It’s important to note that Efron’s bootstrap samples often include some censored observations, so we use the Kaplan–Meier (KM) estimator to find their corresponding quartiles. Suppose we are interested in the median; we should find a time t such that \(\hat{S}(t)=0.50\) in each bootstrap sample. Unfortunately, in some samples, we cannot find that time t because there is no time such that \(\hat{S}^{-1}(0.50)=t\). In this case, we have considered three options or solutions. The first option is to neglect all not applicable medians, so the \(100(1-2\alpha )\%\) bootstrap confidence interval for the median is based on fewer than 1000 bootstrap samples. This option is referred to as E\(_{(1)}\). The second option is to assume the median to be the maximum event time of that bootstrap sample. This is Efron’s suggestion, which is used for each bootstrap sample whose median is not found by the KM estimator [12]. This option is referred to as E\(_{(2)}\). Finally, we fit an Exponential distribution to the interval with a rate parameter of \(\hat{\lambda }^{*}=-\ln (\hat{S}(t_{max}))/t_{max}\), where \(t_{max}\) is the maximum event time of the bootstrap sample and \(\hat{S}(.)\) is the KM estimator. This allows us to find the corresponding median, \(X_{med}\), with \(X_{med}=-\ln (0.50)/\hat{\lambda }^{*}\). This suggestion is presented in Brown et al. [7], and we refer to it as E\(_{(3)}\). In the last two cases, we can ensure that the confidence interval is based on 1000 bootstrap samples’ medians.

In the tables, the NA represents the number of Efron’s bootstrap samples where quartiles cannot be found, while ABS represents the number of cases where a bootstrap sample containing only right-censored observations is replaced by another sample that includes at least one event time. These two numbers are out of 1,000,000.

We consider three different strategies for the smoothed bootstrap method when sampling observations from the \(n+1\) intervals partitioning the sample space.

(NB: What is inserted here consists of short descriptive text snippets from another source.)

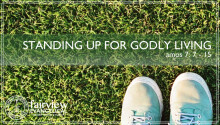 Standing up for Godly Living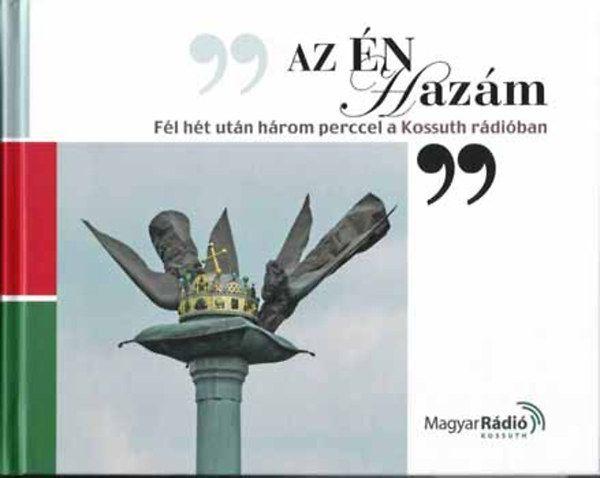 Az én hazám - Fél hét után három perccel a Kossuth rádióban (könyv)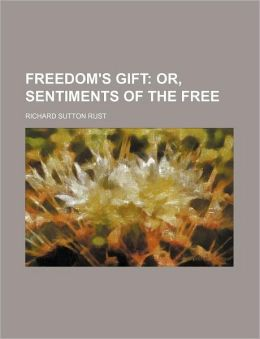 Freedom's Gift; Or, Sentiments of the Free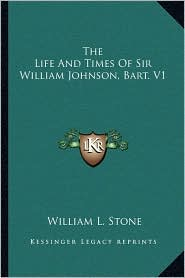 The Life And Times Of Sir William Johnson, Bart. V1 - William L. Stone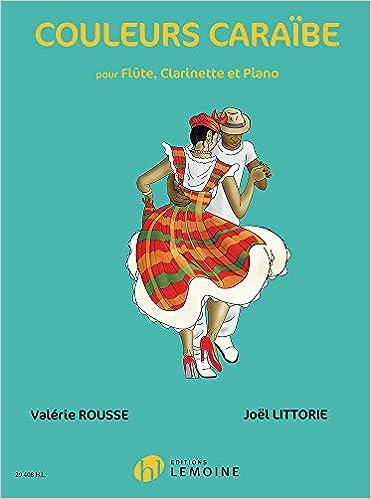 Livre pdf gratuit a telecharger Couleurs Caraïbe (Flute, Clarinet and Piano)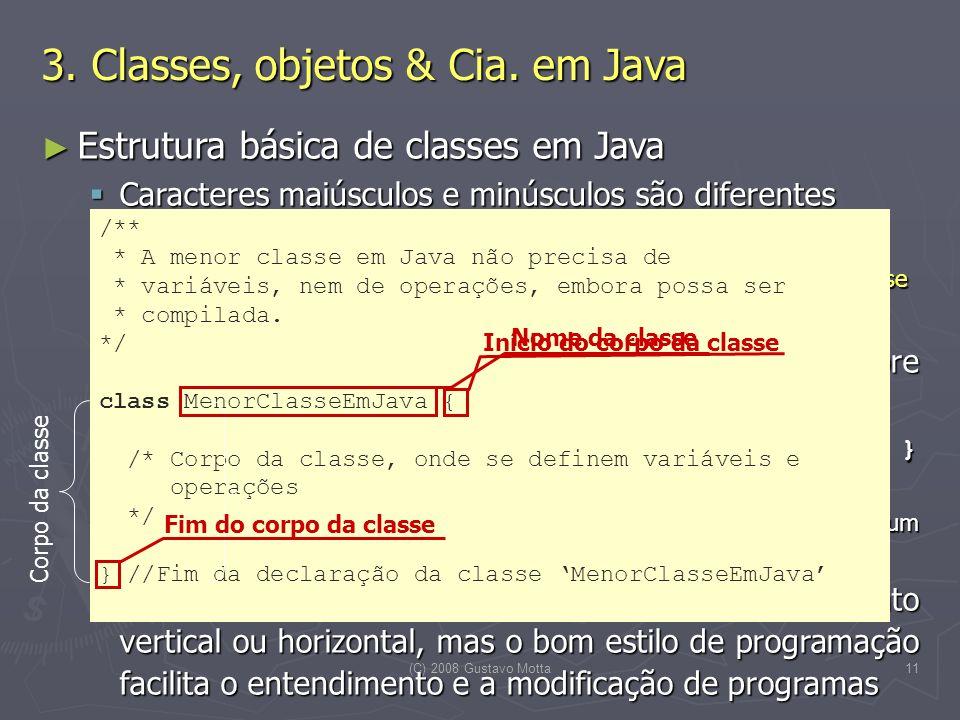 (C) 2008 Gustavo Motta11 Estrutura básica de classes em Java Estrutura básica de classes em Java Caracteres maiúsculos e minúsculos são diferentes Car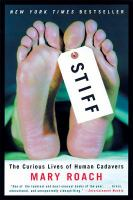 Stiff : the curious lives of human cadavers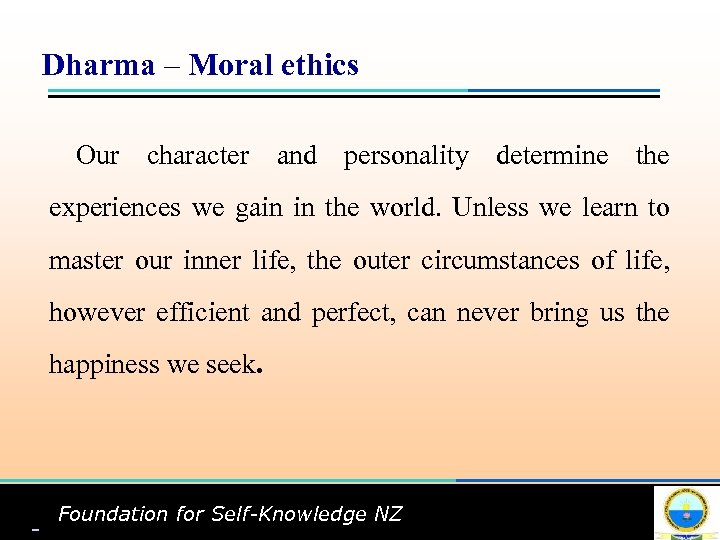 Dharma – Moral ethics Our character and personality determine the experiences we gain in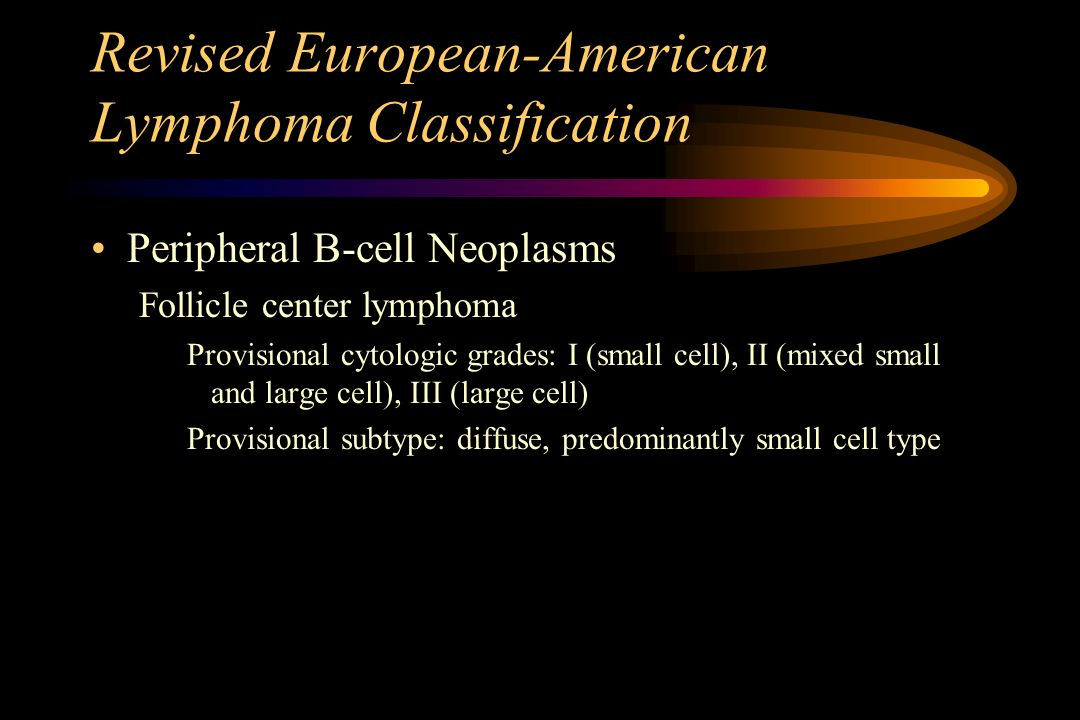 Revised European-American Lymphoma Classification Peripheral B-cell Neoplasms Follicle center lymphoma Provisional cytologic grades: I (small cell), I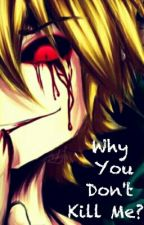 Why You Don't Kill Me?  ||Ben Drowned|| by CreepyGirl_33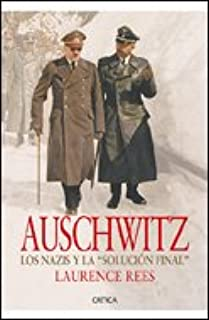 Auschwitz: Los nazis y la «Solución final» Memoria Crítica: Amazon.es: Rees, Laurence: Libros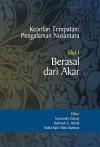 Kearifan Tempatan: Pengalaman Nusantara: Jilid 1 – Berasal dari Akar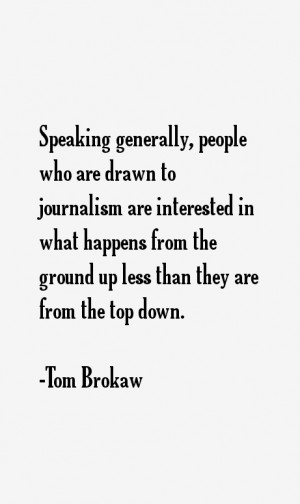 Tom Brokaw Quotes & Sayings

The first strategy is to sample uniformly from all intervals, denoted by SB. The second strategy is to assume an exponential tail for each interval and sample from the tails to create the bootstrap samples, denoted by SB\(_{\text {exp}}\). The third strategy is to sample uniformly from all intervals except the last intervals, for which we sample from the exponential tails. We refer to this strategy as SB\(_{\text {Lexp}}\). By investigating how the sampling strategies affect the results, we can gain insight into the impact of different sampling methods on the smoothed bootstrap method.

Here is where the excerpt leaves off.